(※写真はイメージです/PIXTA)

オーストラリア第3の経済都市、ブリスベン。いまこの街に、世界中の投資家が熱視線を送っています。その理由を、32年間にわたってオーストラリアで不動産ビジネスを手掛けている株式会社ワイドエステートの砂川盛作代表が解説します。

市街地開発に慎重で、不動産の需給が引き締まっている

さて、たとえ人口が増えても、オーストラリアは広大で土地も有り余っているので、ブリスベンの都市圏にある不動産の需給関係にあまり影響はないのでは?という疑問に思う方もいるかもしれません。

 

クィーンズランド州だけで日本の5倍程の土地を有していることを考えると、理論上は確かにそうなのですが、実は、クィーンズランド州が定める土地有効活用戦略「Shaping SEQ」において、新たな土地開発(市街化)を無秩序に拡大させないという方針が示されているのです。

 

これは、都市が急速に発展することに伴って、市街地が無秩序に開発されること(=スプロール現象)を抑制するための施策です。

 

具体的には、SEQエリアでは、新規の住宅増加はその60%を「既存の市街化区域内」で補っていくことが方針で定められています。

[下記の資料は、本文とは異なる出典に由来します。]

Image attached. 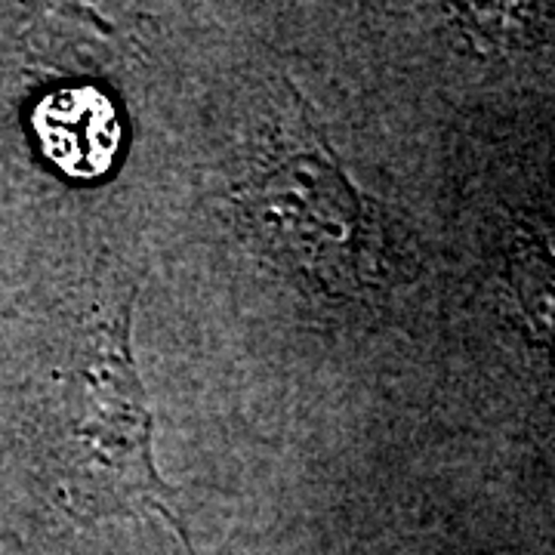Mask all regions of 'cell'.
I'll use <instances>...</instances> for the list:
<instances>
[{"mask_svg": "<svg viewBox=\"0 0 555 555\" xmlns=\"http://www.w3.org/2000/svg\"><path fill=\"white\" fill-rule=\"evenodd\" d=\"M284 96L262 155L232 192L235 217L262 257L321 297L371 302L396 275L386 214L349 177L294 80Z\"/></svg>", "mask_w": 555, "mask_h": 555, "instance_id": "obj_1", "label": "cell"}, {"mask_svg": "<svg viewBox=\"0 0 555 555\" xmlns=\"http://www.w3.org/2000/svg\"><path fill=\"white\" fill-rule=\"evenodd\" d=\"M133 315L137 287L112 284L83 321L65 379V496L80 521L164 518L189 555H198L179 494L158 473L155 408L133 352Z\"/></svg>", "mask_w": 555, "mask_h": 555, "instance_id": "obj_2", "label": "cell"}, {"mask_svg": "<svg viewBox=\"0 0 555 555\" xmlns=\"http://www.w3.org/2000/svg\"><path fill=\"white\" fill-rule=\"evenodd\" d=\"M35 127L47 158L72 177H100L118 152V115L90 87L50 93L40 102Z\"/></svg>", "mask_w": 555, "mask_h": 555, "instance_id": "obj_3", "label": "cell"}, {"mask_svg": "<svg viewBox=\"0 0 555 555\" xmlns=\"http://www.w3.org/2000/svg\"><path fill=\"white\" fill-rule=\"evenodd\" d=\"M503 275L531 339L555 361V250L534 222L509 229Z\"/></svg>", "mask_w": 555, "mask_h": 555, "instance_id": "obj_4", "label": "cell"}, {"mask_svg": "<svg viewBox=\"0 0 555 555\" xmlns=\"http://www.w3.org/2000/svg\"><path fill=\"white\" fill-rule=\"evenodd\" d=\"M454 22L466 38L481 47L513 50L531 47L546 25V7L528 3H494V7H454Z\"/></svg>", "mask_w": 555, "mask_h": 555, "instance_id": "obj_5", "label": "cell"}]
</instances>
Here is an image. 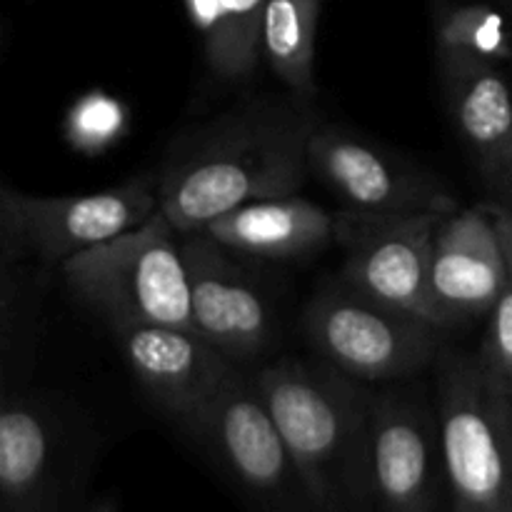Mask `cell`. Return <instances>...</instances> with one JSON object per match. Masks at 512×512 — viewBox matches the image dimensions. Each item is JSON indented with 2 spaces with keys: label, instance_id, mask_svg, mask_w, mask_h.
I'll use <instances>...</instances> for the list:
<instances>
[{
  "label": "cell",
  "instance_id": "cell-1",
  "mask_svg": "<svg viewBox=\"0 0 512 512\" xmlns=\"http://www.w3.org/2000/svg\"><path fill=\"white\" fill-rule=\"evenodd\" d=\"M300 100H253L185 140L158 180L160 210L175 233H198L255 200L300 193L313 175L308 143L320 125Z\"/></svg>",
  "mask_w": 512,
  "mask_h": 512
},
{
  "label": "cell",
  "instance_id": "cell-2",
  "mask_svg": "<svg viewBox=\"0 0 512 512\" xmlns=\"http://www.w3.org/2000/svg\"><path fill=\"white\" fill-rule=\"evenodd\" d=\"M318 512H378L370 465L373 395L330 365L278 360L255 378Z\"/></svg>",
  "mask_w": 512,
  "mask_h": 512
},
{
  "label": "cell",
  "instance_id": "cell-3",
  "mask_svg": "<svg viewBox=\"0 0 512 512\" xmlns=\"http://www.w3.org/2000/svg\"><path fill=\"white\" fill-rule=\"evenodd\" d=\"M438 395L453 512H512V395L465 353L443 355Z\"/></svg>",
  "mask_w": 512,
  "mask_h": 512
},
{
  "label": "cell",
  "instance_id": "cell-4",
  "mask_svg": "<svg viewBox=\"0 0 512 512\" xmlns=\"http://www.w3.org/2000/svg\"><path fill=\"white\" fill-rule=\"evenodd\" d=\"M163 210L118 238L63 263L68 288L113 328L155 323L193 328L183 250Z\"/></svg>",
  "mask_w": 512,
  "mask_h": 512
},
{
  "label": "cell",
  "instance_id": "cell-5",
  "mask_svg": "<svg viewBox=\"0 0 512 512\" xmlns=\"http://www.w3.org/2000/svg\"><path fill=\"white\" fill-rule=\"evenodd\" d=\"M438 325L335 285L305 310V335L325 365L353 380H395L425 368L438 353Z\"/></svg>",
  "mask_w": 512,
  "mask_h": 512
},
{
  "label": "cell",
  "instance_id": "cell-6",
  "mask_svg": "<svg viewBox=\"0 0 512 512\" xmlns=\"http://www.w3.org/2000/svg\"><path fill=\"white\" fill-rule=\"evenodd\" d=\"M160 210L158 183L150 175L118 188L88 195H25L3 188L0 230L3 258L30 250L48 263H60L138 228Z\"/></svg>",
  "mask_w": 512,
  "mask_h": 512
},
{
  "label": "cell",
  "instance_id": "cell-7",
  "mask_svg": "<svg viewBox=\"0 0 512 512\" xmlns=\"http://www.w3.org/2000/svg\"><path fill=\"white\" fill-rule=\"evenodd\" d=\"M450 213H410L390 218L343 213L338 215L335 240L343 243V283L368 298L413 313L438 325L430 293V260L435 228Z\"/></svg>",
  "mask_w": 512,
  "mask_h": 512
},
{
  "label": "cell",
  "instance_id": "cell-8",
  "mask_svg": "<svg viewBox=\"0 0 512 512\" xmlns=\"http://www.w3.org/2000/svg\"><path fill=\"white\" fill-rule=\"evenodd\" d=\"M185 430L200 438L220 465L263 503L280 508L293 495L308 498L255 380L248 383L235 373Z\"/></svg>",
  "mask_w": 512,
  "mask_h": 512
},
{
  "label": "cell",
  "instance_id": "cell-9",
  "mask_svg": "<svg viewBox=\"0 0 512 512\" xmlns=\"http://www.w3.org/2000/svg\"><path fill=\"white\" fill-rule=\"evenodd\" d=\"M310 173L345 205V213L390 218L458 210L443 183L405 160L375 148L360 135L320 123L308 143Z\"/></svg>",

そのため、ブリスベンは人口が増加していても住宅が供給過剰になることはなく、需給関係が引き締まっているので、不動産価格が値上がりしやすい環境が整っているのです。

 

余談になりますが、オーストラリア、特にクィーンズランド州は自然環境に影響を及ぼす開発行為にはかなり慎重で、その影響力は選挙戦にも重大な結果をもたらすほどです。

 

(個人的には、現行の公共インフラを有効に利用していくという方針は合理性があって賛成です。)

 

それではここで、新規の住宅を建てることができる「市街化区域(=Foot Print)」を地図で見てみましょう。次の地図のピンク色のエリアが該当し、範囲が意外と狭いことが一目でわかります。

 

出所:クィーンズランド州政府
出所:クィーンズランド州政府

 

最後に、ブリスベンを中心とするSEQエリアの不動産に注目が集まっている理由をまとめます。

 

・クィーンズランド州政府がSEQエリアを「戦略的成長エリア」として制定し、投資を集中している。
・人口が毎年増加して住宅供給に課題があるものの、実は新たな市街化の開発には保守的な政策をとっている。その結果、不動産の需給関係が引き締まり、好循環が生まれ、不動産の価値(空室率が低く、価値も安定)が増加する環境が整っている。

 

オーストラリアの都市といえば、シドニーやメルボルンを思い浮かべる方が多いと思いますが、ブリスベンに目を向けてみるのもおすすめです。